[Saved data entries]
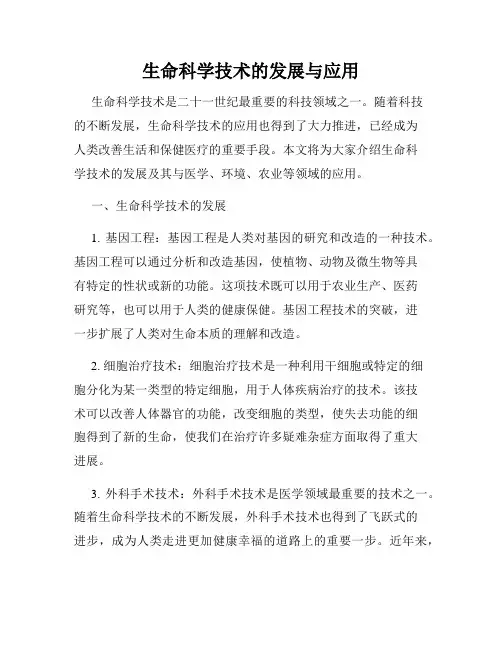 生命科学技术的发展与应用

生命科学技术是二十一世纪最重要的科技领域之一。随着科技的不断发展，生命科学技术的应用也得到了大力推进，已经成为人类改善生活和保健医疗的重要手段。本文将为大家介绍生命科学技术的发展及其与医学、环境、农业等领域的应用。

一、生命科学技术的发展

1. 基因工程：基因工程是人类对基因的研究和改造的一种技术。基因工程可以通过分析和改造基因，使植物、动物及微生物等具有特定的性状或新的功能。这项技术既可以用于农业生产、医药研究等，也可以用于人类的健康保健。基因工程技术的突破，进一步扩展了人类对生命本质的理解和改造。

2. 细胞治疗技术：细胞治疗技术是一种利用干细胞或特定的细胞分化为某一类型的特定细胞，用于人体疾病治疗的技术。该技术可以改善人体器官的功能，改变细胞的类型，使失去功能的细胞得到了新的生命，使我们在治疗许多疑难杂症方面取得了重大进展。

3. 外科手术技术：外科手术技术是医学领域最重要的技术之一。随着生命科学技术的不断发展，外科手术技术也得到了飞跃式的进步，成为人类走进更加健康幸福的道路上的重要一步。近年来，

| Your goal |
Set down nothing but the lines from the one with "1. 基因工程：基因工程是人" through the end of the records, keeping each line exactly as written and including both ends.

| Answer box |
1. 基因工程：基因工程是人类对基因的研究和改造的一种技术。基因工程可以通过分析和改造基因，使植物、动物及微生物等具有特定的性状或新的功能。这项技术既可以用于农业生产、医药研究等，也可以用于人类的健康保健。基因工程技术的突破，进一步扩展了人类对生命本质的理解和改造。

2. 细胞治疗技术：细胞治疗技术是一种利用干细胞或特定的细胞分化为某一类型的特定细胞，用于人体疾病治疗的技术。该技术可以改善人体器官的功能，改变细胞的类型，使失去功能的细胞得到了新的生命，使我们在治疗许多疑难杂症方面取得了重大进展。

3. 外科手术技术：外科手术技术是医学领域最重要的技术之一。随着生命科学技术的不断发展，外科手术技术也得到了飞跃式的进步，成为人类走进更加健康幸福的道路上的重要一步。近年来，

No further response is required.